De vuelta en París, conoce a Gertrude Stein en la rue de Fleurus. También, a Ezra Pound, Jean Cocteau, y, en fin, André Gide. En 1931, realiza un viaje a Berlín, una ciudad que le parece «desagradable, vagamente siniestra», donde conoce a Christopher Isherwood y Stephen Spender, e incluso a Jean Ross, la chica que ha quedado en nuestra memoria como la Sally Bowles del Adiós a Berlín, una joven que siempre estaba «fumando Muratti y comiendo bombones». Aprovecha el tiempo, y conoce a Naum Gabo, a Walter Gropius, a Kurt Schwitters, que era «el alemán al que más deseaba conocer» Bowles, y a quien acompaña incluso a seleccionar materiales en un vertedero.

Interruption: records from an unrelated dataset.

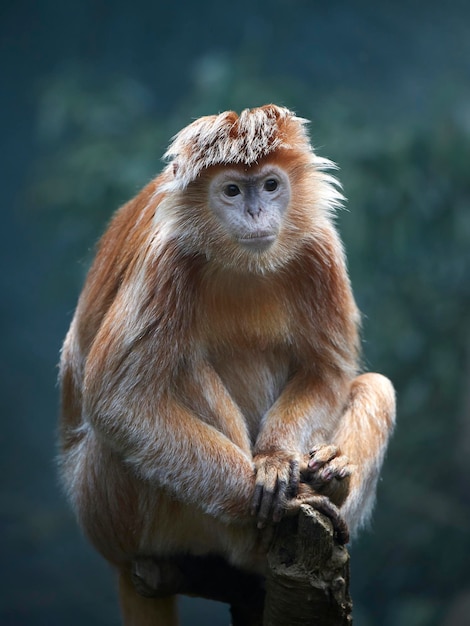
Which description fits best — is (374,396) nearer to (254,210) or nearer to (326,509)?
(326,509)

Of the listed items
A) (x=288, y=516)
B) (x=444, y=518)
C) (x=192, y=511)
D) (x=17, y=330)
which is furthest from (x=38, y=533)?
(x=288, y=516)

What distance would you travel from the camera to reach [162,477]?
2.26 metres

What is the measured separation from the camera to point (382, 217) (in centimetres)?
470

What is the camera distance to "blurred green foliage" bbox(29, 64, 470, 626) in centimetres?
462

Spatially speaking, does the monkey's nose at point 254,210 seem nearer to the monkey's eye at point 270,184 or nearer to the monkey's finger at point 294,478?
the monkey's eye at point 270,184

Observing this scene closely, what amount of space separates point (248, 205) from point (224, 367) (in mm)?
476

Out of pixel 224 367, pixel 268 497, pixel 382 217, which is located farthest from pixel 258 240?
pixel 382 217

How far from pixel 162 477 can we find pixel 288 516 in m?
0.37

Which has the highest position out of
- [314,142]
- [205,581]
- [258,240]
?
A: [314,142]

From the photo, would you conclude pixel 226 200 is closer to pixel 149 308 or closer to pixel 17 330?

En medio de esa vida improvisada de juventud, Gertrude Stein le recomienda ir a Tánger para pasar el verano, ciudad que la escritora conocía. Bowles decide ir: espera que allí podrá encontrar alguna casa, tal vez alquilar un piano y disfrutar del sol todos los días. No necesita nada más. Cuando llega a Ceuta, tras pasar por Orán, constata que un sentimiento de euforia se ha apoderado de los españoles: hacía apenas unos meses que se había proclamado la Segunda República. Recorre el Rif, y ve que si los españoles son como «italianos locos de remate», los marroquíes son todavía más apasionados. Tánger le atrapa para siempre: es una «ciudad de sueño», donde no hay tráfico, ni radio, ni delincuencia, y su Estatuto Internacional configura una peculiar comunidad, cosmopolita y provinciana al mismo tiempo, donde puede escucharse a las cigarras sentado en un café en el centro de la ciudad. Viaja también a Fez, y se emociona ante las murallas de Fez el Jedid, el jardín de Djenane es Sebir, las norias precarias que gimen mientras recogen agua. Después, recorrerá el país en autobús, verá las increíbles procesiones de miles de personas atrapadas en un éxtasis religioso que lloraban y temblaban en medio de la furia de tambores y que podían tardar dos días en recorrer una distancia de mil quinientos metros en Fez. Es apenas un muchacho, pero se da cuenta de que su vida se encuentra en esas poblaciones que parecen buscar el desierto.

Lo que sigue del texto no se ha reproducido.